Render the lines from the one containing "How distantly are" through the end of the items as a Markdown table with the columns Row and Line. Number each row and leave out blank lines.

Data records
═══

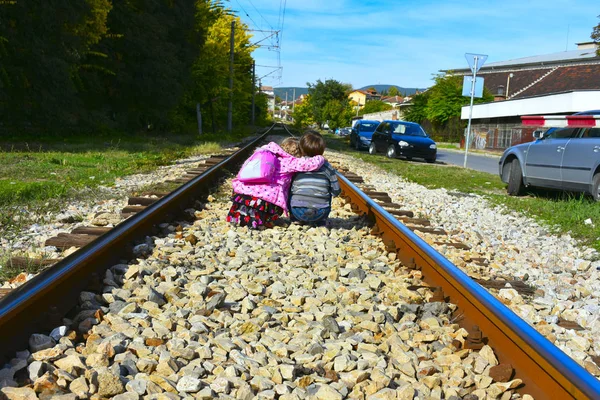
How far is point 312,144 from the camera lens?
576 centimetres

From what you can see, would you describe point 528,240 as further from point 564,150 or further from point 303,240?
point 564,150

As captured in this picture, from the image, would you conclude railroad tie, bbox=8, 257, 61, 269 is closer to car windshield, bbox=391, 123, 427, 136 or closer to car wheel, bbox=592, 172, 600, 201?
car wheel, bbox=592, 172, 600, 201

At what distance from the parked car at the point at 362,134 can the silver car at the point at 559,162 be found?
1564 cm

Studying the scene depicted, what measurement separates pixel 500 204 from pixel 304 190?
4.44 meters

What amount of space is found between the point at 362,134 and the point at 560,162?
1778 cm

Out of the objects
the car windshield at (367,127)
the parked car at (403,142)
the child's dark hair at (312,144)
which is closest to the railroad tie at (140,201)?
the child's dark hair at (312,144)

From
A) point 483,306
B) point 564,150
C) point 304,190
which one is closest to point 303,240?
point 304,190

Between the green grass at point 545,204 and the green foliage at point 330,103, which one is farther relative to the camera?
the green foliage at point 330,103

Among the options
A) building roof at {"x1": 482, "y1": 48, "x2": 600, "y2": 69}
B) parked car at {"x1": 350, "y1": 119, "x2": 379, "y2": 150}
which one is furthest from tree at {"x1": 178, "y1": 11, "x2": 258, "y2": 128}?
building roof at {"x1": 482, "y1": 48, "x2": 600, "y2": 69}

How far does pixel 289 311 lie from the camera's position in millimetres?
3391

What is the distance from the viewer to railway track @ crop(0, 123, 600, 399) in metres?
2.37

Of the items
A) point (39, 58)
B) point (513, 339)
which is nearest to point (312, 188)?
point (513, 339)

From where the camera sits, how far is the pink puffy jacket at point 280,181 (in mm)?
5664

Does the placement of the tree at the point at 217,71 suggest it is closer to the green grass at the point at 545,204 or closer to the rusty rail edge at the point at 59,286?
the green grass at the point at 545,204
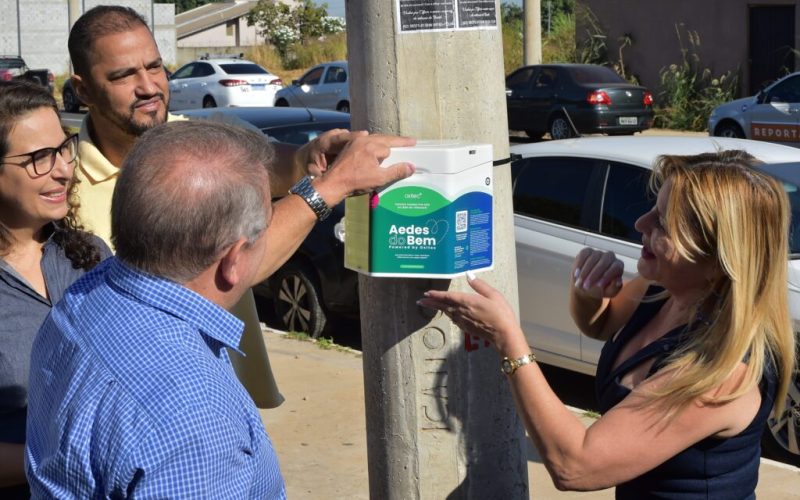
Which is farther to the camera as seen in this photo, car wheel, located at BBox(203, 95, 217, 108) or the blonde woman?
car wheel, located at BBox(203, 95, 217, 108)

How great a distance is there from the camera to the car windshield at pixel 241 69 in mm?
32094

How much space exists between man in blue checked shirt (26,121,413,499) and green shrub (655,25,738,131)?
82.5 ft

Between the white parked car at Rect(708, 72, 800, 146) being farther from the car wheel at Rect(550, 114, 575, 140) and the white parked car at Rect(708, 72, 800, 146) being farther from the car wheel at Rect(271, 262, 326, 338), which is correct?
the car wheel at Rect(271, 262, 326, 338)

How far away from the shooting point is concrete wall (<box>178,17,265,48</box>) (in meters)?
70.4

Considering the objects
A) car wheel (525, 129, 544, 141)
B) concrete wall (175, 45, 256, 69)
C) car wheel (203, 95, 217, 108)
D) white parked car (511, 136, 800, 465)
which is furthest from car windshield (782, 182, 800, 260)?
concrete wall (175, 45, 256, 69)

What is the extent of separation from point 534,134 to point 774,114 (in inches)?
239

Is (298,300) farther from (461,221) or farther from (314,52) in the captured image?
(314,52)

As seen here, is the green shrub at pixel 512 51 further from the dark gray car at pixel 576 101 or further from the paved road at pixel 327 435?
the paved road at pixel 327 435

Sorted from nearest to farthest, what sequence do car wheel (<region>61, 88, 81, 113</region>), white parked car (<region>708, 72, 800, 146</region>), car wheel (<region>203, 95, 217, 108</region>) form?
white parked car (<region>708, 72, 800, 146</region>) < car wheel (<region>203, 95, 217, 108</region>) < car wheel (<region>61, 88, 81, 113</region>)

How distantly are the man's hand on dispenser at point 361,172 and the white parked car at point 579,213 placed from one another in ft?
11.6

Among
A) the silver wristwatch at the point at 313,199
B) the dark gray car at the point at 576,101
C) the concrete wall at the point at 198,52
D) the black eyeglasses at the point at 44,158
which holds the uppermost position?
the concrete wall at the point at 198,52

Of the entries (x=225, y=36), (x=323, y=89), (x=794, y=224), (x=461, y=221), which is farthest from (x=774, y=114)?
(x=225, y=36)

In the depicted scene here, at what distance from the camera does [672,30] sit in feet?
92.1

═══

→ **Task answer**
| Row | Line |
|---|---|
| 1 | How distantly are the man's hand on dispenser at point 361,172 and the white parked car at point 579,213 placed from one another in ft? |
| 2 | 11.6 |
| 3 | Among |
| 4 | A) the silver wristwatch at the point at 313,199 |
| 5 | B) the dark gray car at the point at 576,101 |
| 6 | C) the concrete wall at the point at 198,52 |
| 7 | D) the black eyeglasses at the point at 44,158 |
| 8 | which holds the uppermost position? |
| 9 | the concrete wall at the point at 198,52 |
| 10 | Of the entries (x=225, y=36), (x=323, y=89), (x=794, y=224), (x=461, y=221), which is farthest from (x=774, y=114)? |
| 11 | (x=225, y=36) |
| 12 | In the depicted scene here, at what distance from the camera does [672,30] sit in feet? |
| 13 | 92.1 |